§ EXTRACT PROVIDED:

==============================

Journal of Biotechnology & Biomaterials
Open Access

Zirconia is useful for dental and orthopaedic applications because of its outstanding mechanical characteristics, chemical stability, biocompatibility, and low thermal conductivity. Furthermore, the biocompatibility of zirconia has been examined in vivo, and when zirconia samples were placed into bone, no adverse reactions were reported. However, their use is divisive among dentists and academics, particularly when compared to mature titanium alloy implants. The benefits and drawbacks of zirconia as a biomaterial, such as implant materials, must be thoroughly investigated, and design, manufacturing, and clinical operation guidelines are urgently needed. The unique components, microstructure, mechanical strength, biocompatibility, and application of zirconia ceramics in biomaterials are all discussed in depth in this paper. The review focuses on how to use creative ways to create zirconia's physical and chemical properties such that the treated zirconia can give superior osteointegration after implantation.

ZrO₂ is currently commonly utilised in dentistry. Dental implants, abutments, crown prostheses, and posts all contain ZrO₂. The development of novel ceramic-based implants to improve periodontal integration and long-term solid adhesion with the surrounding tissues, such as Osseo integration, is one of the current trends in dental implants. Implant success and survival are determined by the surface properties of ZrO₂. Implant microstructure, surface composition and qualities, and design considerations are among these characteristics. ZrO₂'s antibacterial properties, or the capacity of its surface to minimise plaque deposition, are key properties for improving the quality and volume of soft tissues, and it is being explored as a titanium implant alternative. Yttrium stabilised tetragonal zirconia (YTZ) possesses higher fracture toughness and bending strength than other ceramic materials, as well as superior wear resistance, corrosion resistance, high-temperature resistance, oxidation resistance, and hydrophilic characteristics. These qualities help compensate for standard ceramic materials' lack of strength and hardness. The seven factors of introducing zirconia as an implant material are as follows: The biological safety of the implants is provided by zirconium oxide.

==============================

§ DATASET ENTRIES:

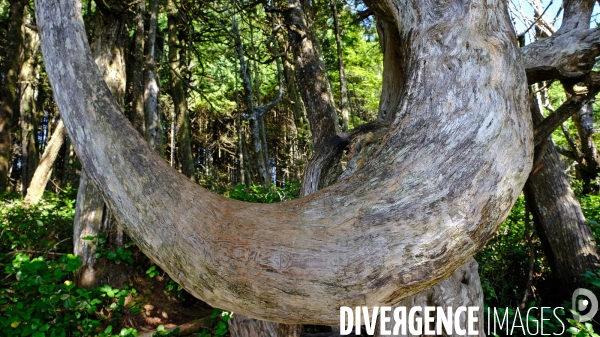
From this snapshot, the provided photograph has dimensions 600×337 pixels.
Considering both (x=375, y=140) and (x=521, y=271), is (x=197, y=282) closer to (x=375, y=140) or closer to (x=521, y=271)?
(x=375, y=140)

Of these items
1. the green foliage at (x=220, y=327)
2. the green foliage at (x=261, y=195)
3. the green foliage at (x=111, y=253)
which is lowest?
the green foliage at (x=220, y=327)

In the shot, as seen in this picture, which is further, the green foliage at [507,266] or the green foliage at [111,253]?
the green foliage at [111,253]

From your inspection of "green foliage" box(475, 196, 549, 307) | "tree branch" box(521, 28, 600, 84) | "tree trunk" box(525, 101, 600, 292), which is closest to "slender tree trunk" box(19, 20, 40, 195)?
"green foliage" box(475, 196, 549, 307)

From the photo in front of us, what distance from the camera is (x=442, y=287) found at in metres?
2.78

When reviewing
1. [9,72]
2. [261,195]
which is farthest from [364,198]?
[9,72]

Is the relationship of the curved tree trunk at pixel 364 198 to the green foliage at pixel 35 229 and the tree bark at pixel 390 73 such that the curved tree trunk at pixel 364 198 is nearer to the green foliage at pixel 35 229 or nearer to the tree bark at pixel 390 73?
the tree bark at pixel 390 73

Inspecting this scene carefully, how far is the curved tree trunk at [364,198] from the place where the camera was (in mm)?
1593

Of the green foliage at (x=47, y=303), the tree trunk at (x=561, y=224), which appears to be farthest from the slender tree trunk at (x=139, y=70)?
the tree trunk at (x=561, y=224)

==============================

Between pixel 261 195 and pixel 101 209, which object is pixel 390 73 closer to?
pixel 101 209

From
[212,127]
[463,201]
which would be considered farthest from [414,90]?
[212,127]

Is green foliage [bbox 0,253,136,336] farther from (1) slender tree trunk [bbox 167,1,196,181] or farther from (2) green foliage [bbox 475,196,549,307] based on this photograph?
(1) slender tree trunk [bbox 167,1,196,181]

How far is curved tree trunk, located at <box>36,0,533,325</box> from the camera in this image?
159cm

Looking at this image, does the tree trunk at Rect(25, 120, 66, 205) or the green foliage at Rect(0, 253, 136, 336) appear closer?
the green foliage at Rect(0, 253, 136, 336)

==============================

§ THE PROBLEM:
In the zirconia passage, which two properties of yttrium stabilized tetragonal zirconia are described as higher than those of other ceramic materials?

§ ANSWER FOR THIS EXERCISE:
Fracture toughness and bending strength.